My grandfathers lied to my grandmothers. I guess it runs in the family.

You can always tell when my family is lying, just watch their mouths moving. Yes, that’s the truth. I am from the most dishonest family I’ve ever come in contact with. I don’t quite know how to explain it, but I’ve watched it all my life. People lie when the truth would serve them better. For example, I might say to my dad, “Hey, Pops, do you think the Giants will win against the Dodgers?” He’ll look me straight in the face and say, “Naw. They don’t have a chance.” This is after we both know that the Giants are ranked first in the division and have already trounced the Dodgers in pre-season games. Is it superstition? Maybe, in his case. I just don’t know.

My mother, on the other hand, will out-and-out lie. “Are you going to be home tomorrow afternoon when I get home from work,” I might ask and she’ll immediately look at her calendar and say, “No, I’ll be out with Jolene getting my nails done.” I can walk right over and see nothing on the calendar and sure enough the next day, Mom will be sitting in her chair watching re-runs of Oprah when I walk in the house. Why would she do that, you ask? I think it has everything to do with my grandfathers, on both sides of the family, who routinely lied to my grandmothers – they both told me – about everything from money to where they were spending time to even what they did for a living.

So, you can imagine how frustrating it is for me when I say something innocent like, “I think Mary Sue is dating Frank Mills,” and get a reaction from my mother, father or brother that is a simple, “There you go, making up lies again.” Why would I ever lie about Mary Sue and Frank? I have no motivation to alter facts, but in my family, motivation seems beside the point. I wonder if it’s genetic. I hope not since I really and truly don’t want to be the sort of person that people look at with raised eyebrows.
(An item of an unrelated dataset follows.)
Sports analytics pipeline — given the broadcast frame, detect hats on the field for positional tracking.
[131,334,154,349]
However, I did find myself fibbing to my boss just the other day for no good reason. He said, “I see you were running a bit late today, Alicia.” Instead of telling him the truth and saying, “No sir, I was right on time,” I just blurted out, “Yes, the bus was late and I’m so sorry.” What is my problem, I ask you? The answer is, of course, my family. Coming from a group of prevaricators – the fancy word for liar – is not all that easy. Take the situation at the bank just last week.
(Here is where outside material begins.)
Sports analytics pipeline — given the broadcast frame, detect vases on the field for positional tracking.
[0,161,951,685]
My mother asked the teller to give her the balance in her account and when the woman did, my mother looked at her and said, “I don’t think that’s right. My husband told me he deposited money yesterday.” The bank teller checked all the records, and, of course, my dad had lied and not deposited the money like he was supposed to. How embarrassing. My mother was plenty mad. She confronted my dad when we got home and my dad just shook his head. “I guess it slipped my mind, Maude. I was planning on making that deposit, I swear.” Of course, we all know that he went to the horse races instead.
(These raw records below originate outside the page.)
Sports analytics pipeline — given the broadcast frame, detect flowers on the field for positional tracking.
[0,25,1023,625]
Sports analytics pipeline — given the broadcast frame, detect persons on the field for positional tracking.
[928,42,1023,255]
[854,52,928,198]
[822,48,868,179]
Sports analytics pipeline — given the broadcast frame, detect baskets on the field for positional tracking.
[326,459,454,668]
That lie was the last straw. I had to put some physical distance between me and my family. I withdrew all my savings and took a job in another city. I rented a new apartment and started a new life. I just couldn’t allow this family trait to define me or I’d just be one more untrustworthy person out in the world making life crazy for every person I meet.

However, I must admit that when my mother asked me where I was moving, I smiled and said Jamaica without blinking an eye, and when my boss asked what I was going to be doing, I said nursing assistant when I was really just going to another secretarial job. Okay, yes, those were lies, but I swear with some people you have to stretch the truth or else they will be all up into your business.

Hmmm. Maybe it is genetic. I distinctly remember hearing both of my grandfathers saying exactly those same words when I was growing up.